Em Portugal, o setor agrícola é alicerçado, em grande parte, em explorações familiares (96% das 280 mil explorações existentes no Continente). Utilizam predominantemente mão-de-obra familiar, ocupam 67% da Superfície Agrícola Utilizada do Continente, representam 38% da população residente em meio rural e 25% do emprego regional (INE, 2011).

Por todo o mundo, estes agricultores constituem uma população envelhecida – 75% tem mais de 65 anos – e com baixos níveis de formação escolar e profissional – 80% adquiriu o conhecimento através da experiência prática e da transmissão de conhecimentos entre familiares, vizinhos e amigos (FAO, 2014).

O sucesso das explorações de agricultura familiar pode passar pela adoção de modos de produção como a agricultura biológica, assente em princípios como alimentar o solo, otimizar os ciclos de nutrientes através da gestão dos animais e plantas no espaço e tempo ou manter relações de proximidade com o mercado, deforma a garantir qualidade dos produtos e a assegurar a melhoria dos rendimentos das famílias.

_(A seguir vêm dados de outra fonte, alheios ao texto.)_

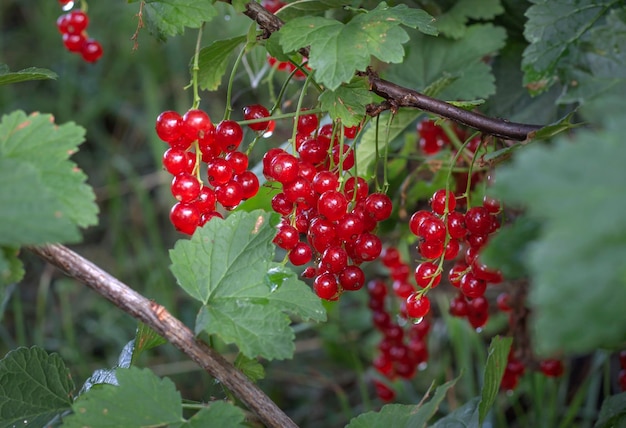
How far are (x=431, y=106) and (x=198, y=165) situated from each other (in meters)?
0.30

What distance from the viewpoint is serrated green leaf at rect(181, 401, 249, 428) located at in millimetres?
718

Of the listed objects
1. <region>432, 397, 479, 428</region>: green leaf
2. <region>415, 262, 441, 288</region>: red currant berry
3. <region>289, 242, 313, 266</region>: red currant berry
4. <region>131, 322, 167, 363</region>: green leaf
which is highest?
<region>289, 242, 313, 266</region>: red currant berry

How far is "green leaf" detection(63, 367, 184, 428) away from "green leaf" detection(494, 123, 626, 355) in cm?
44

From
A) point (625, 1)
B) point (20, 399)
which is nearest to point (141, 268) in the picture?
point (20, 399)

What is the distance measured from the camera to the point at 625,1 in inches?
35.3

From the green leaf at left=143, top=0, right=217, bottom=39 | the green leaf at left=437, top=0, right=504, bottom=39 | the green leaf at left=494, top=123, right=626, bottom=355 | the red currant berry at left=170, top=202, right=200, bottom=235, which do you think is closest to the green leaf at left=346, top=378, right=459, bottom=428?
the red currant berry at left=170, top=202, right=200, bottom=235

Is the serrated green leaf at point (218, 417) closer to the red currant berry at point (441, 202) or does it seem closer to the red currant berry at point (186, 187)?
the red currant berry at point (186, 187)

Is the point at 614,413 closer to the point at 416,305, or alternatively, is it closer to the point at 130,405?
the point at 416,305

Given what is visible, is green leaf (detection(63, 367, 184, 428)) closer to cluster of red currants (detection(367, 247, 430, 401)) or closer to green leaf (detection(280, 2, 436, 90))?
green leaf (detection(280, 2, 436, 90))

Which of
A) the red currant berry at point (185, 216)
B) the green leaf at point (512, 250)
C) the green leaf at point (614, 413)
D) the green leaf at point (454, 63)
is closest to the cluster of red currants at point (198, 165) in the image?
the red currant berry at point (185, 216)

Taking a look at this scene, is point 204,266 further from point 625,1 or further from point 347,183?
point 625,1

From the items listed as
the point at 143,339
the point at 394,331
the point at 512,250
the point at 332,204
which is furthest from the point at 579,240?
the point at 394,331

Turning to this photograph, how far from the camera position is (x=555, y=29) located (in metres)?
0.95

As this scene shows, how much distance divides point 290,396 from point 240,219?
4.59ft
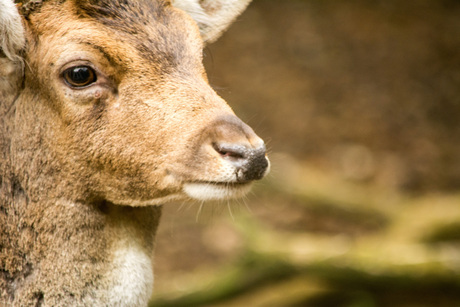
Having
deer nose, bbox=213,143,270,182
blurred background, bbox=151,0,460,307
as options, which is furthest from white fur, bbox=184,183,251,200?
blurred background, bbox=151,0,460,307

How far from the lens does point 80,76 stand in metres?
3.74

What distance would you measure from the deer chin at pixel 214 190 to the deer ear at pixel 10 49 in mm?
1301

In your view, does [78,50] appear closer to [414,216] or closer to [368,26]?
[414,216]

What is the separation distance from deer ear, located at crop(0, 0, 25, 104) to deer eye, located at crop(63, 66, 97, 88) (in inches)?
13.0

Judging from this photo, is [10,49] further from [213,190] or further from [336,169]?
[336,169]

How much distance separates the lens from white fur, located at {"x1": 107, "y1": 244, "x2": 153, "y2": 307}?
4.00 metres

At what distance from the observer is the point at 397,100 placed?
13461 mm

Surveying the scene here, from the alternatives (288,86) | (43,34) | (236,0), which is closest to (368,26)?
(288,86)

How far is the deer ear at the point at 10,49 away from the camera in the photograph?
365cm

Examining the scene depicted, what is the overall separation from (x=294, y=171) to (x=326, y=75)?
432 centimetres

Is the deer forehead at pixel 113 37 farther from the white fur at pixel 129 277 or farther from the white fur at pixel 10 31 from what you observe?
the white fur at pixel 129 277

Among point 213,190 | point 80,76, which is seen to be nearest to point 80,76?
point 80,76

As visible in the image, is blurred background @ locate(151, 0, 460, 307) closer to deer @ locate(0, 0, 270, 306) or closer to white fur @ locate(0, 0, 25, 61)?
deer @ locate(0, 0, 270, 306)

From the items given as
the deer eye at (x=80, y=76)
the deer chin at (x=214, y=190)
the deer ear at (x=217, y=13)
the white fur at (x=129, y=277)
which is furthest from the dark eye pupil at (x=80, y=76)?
the deer ear at (x=217, y=13)
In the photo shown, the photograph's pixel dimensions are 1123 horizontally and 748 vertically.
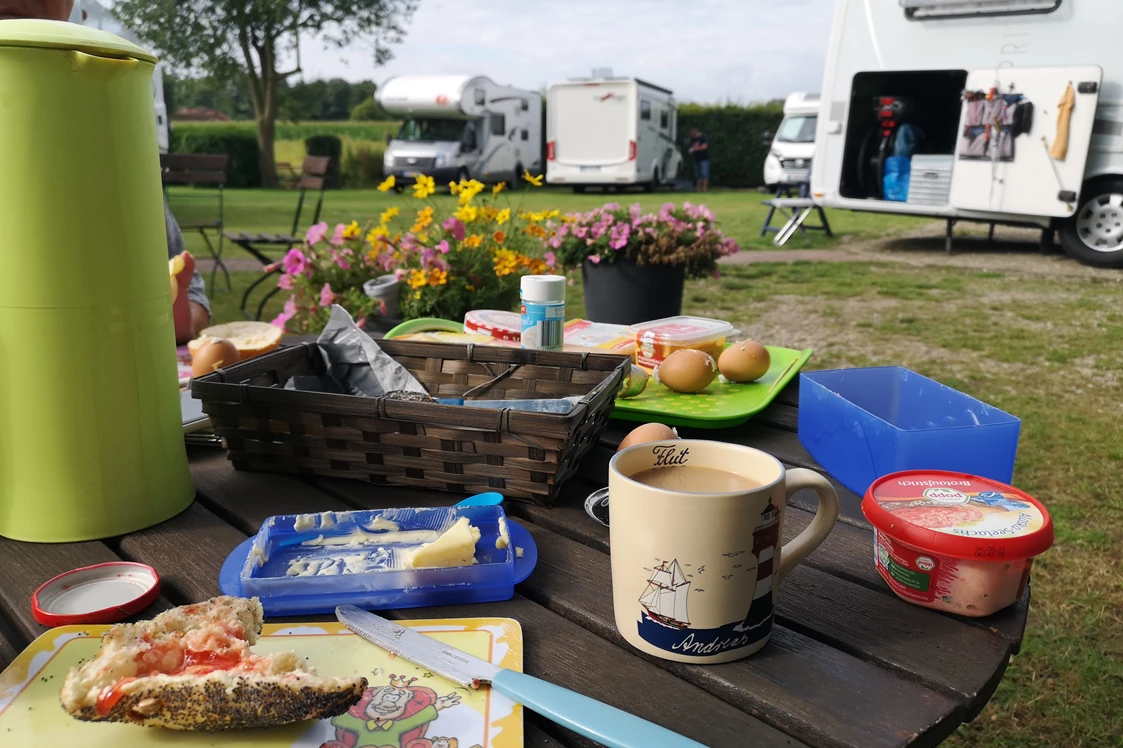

São disso exemplo inúmeros casos de sucesso centrados no estabelecimento de pontes entre agricultura familiar e agricultura biológica, integrando os princípios de agricultura biológica na lógica de produção e contribuindo para a sua melhoria técnica e económica (Auerbach et al., 2013; von Dach et al., 2013).

A agricultura familiar, pelas suas caraterísticas próprias, assume, de forma mais ou menos declarada, os princípios que norteiam a agricultura biológica: princípio da saúde, da ecologia, da justiça e da precaução (FAO, 2014; IFOAM, 2016).

A abordagem a estes modos de produção e aos conceitos associados levantam questões complexas que importa operacionalizar. Por exemplo, quais são as práticas agrícolas adotadas pelos agricultores familiares que têm impactos negativos no ambiente e na saúde humana? Que características demográficas e sociais atuam como promotoras ou inibidores da adoção da agricultura biológica? Que abordagens funcionam com este tipo de comunidades face à adoção de inovação?